Pungency and Pain: Understanding the Molecular Mechanisms of Somatosensation

David Julius, PhD

David Julius, PhD

Professor and Vice-Chair
Department of Cellular and Molecular Pharmacology

University of California, San Francisco

San Francisco, California

Dr Julius's Website

My group is interested in determining the molecular basis of somatosensation, the process whereby we experience touch and temperature. Our goal is to identify molecules that detect noxious (pain-producing) stimuli and reset the sensitivity of the nervous system following injury. Our approach has been to identify molecular targets for drugs or natural products that mimic psychophysical effects of commonly encountered somatosensory stimuli such as heat or cold. Using this strategy, we have identified two members of the TRP ion channel family, TRPV1 and TRPM8, which are activated by capsaicin and heat, or menthol and cold, respectively.
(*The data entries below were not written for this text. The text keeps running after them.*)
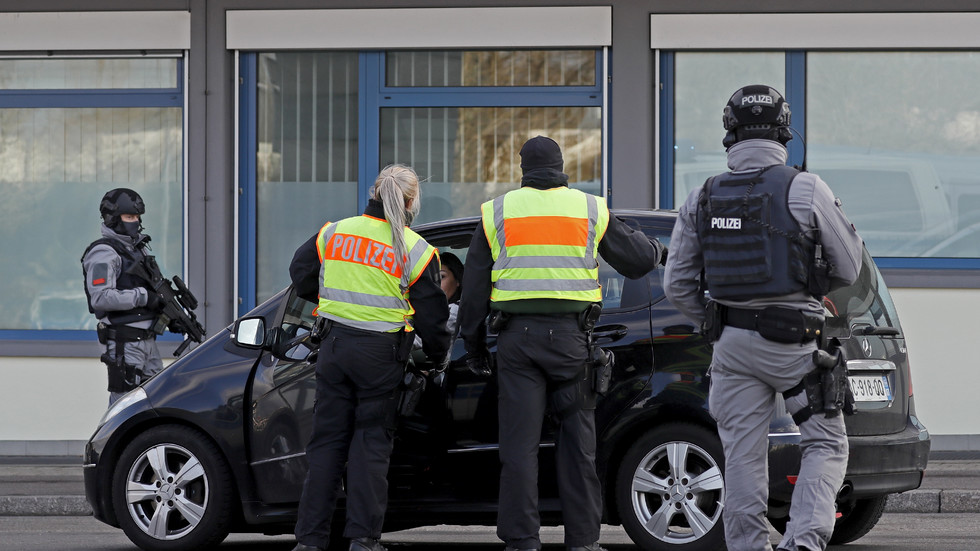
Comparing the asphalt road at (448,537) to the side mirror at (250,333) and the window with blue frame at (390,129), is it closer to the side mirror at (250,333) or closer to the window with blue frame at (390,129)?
the side mirror at (250,333)

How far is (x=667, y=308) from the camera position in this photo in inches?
253

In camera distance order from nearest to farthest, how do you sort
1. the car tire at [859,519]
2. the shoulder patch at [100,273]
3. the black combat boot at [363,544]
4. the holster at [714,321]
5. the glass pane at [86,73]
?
the holster at [714,321] < the black combat boot at [363,544] < the car tire at [859,519] < the shoulder patch at [100,273] < the glass pane at [86,73]

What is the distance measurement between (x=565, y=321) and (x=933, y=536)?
9.29 feet

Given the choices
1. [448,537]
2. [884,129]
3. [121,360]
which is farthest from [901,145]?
[121,360]

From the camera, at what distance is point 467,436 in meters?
6.48

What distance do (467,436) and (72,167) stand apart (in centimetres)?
701

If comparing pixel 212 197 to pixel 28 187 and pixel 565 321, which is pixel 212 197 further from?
pixel 565 321

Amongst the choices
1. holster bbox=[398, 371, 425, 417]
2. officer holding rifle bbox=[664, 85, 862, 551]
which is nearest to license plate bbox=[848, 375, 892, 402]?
officer holding rifle bbox=[664, 85, 862, 551]

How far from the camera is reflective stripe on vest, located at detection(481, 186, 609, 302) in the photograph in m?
6.06

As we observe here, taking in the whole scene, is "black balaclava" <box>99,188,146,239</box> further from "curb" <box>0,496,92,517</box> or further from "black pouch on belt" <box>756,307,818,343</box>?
"black pouch on belt" <box>756,307,818,343</box>

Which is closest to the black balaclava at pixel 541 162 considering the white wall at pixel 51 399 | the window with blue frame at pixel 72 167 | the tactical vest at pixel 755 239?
the tactical vest at pixel 755 239

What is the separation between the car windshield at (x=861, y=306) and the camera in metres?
6.14

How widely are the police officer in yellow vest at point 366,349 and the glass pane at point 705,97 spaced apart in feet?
18.6

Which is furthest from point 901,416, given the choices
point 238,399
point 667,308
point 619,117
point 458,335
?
point 619,117
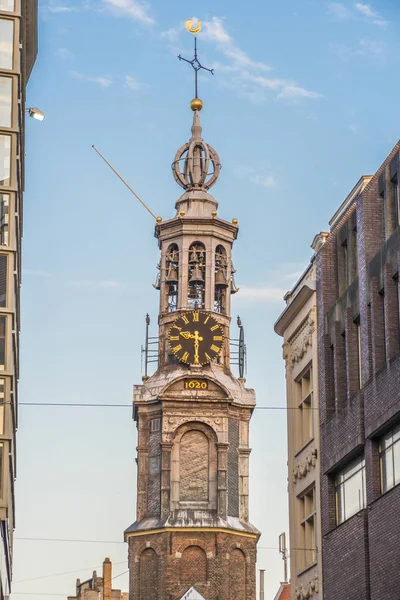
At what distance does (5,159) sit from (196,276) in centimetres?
5172

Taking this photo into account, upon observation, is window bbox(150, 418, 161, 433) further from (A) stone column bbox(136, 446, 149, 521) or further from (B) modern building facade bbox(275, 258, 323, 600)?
(B) modern building facade bbox(275, 258, 323, 600)

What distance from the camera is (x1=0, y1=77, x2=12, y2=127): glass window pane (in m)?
48.2

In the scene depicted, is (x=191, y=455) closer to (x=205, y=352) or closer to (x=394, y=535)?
(x=205, y=352)

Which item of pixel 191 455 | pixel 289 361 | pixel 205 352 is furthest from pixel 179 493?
pixel 289 361

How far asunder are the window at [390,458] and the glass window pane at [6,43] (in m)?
17.9

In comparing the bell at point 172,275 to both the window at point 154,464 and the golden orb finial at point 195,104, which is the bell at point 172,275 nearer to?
the window at point 154,464

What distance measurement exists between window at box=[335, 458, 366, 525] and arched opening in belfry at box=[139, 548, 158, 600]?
51250mm

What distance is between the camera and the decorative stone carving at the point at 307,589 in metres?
45.0

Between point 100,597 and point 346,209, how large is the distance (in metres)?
72.6

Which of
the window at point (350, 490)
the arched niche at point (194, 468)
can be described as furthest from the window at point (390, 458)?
the arched niche at point (194, 468)

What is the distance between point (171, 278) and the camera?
9944cm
More recently, we have shown that another TRP channel, TRPA1, is targeted by the pungent ingredients in wasabi and garlic. In addition to potential roles in the detection of acute noxious stimuli, each of these channels may also contribute significantly to the mechanisms whereby tissue or nerve injury produces pain hypersensitivity. Insights into signaling pathways that connect injury to channel modulation and neuronal hypersensitivity will be discussed.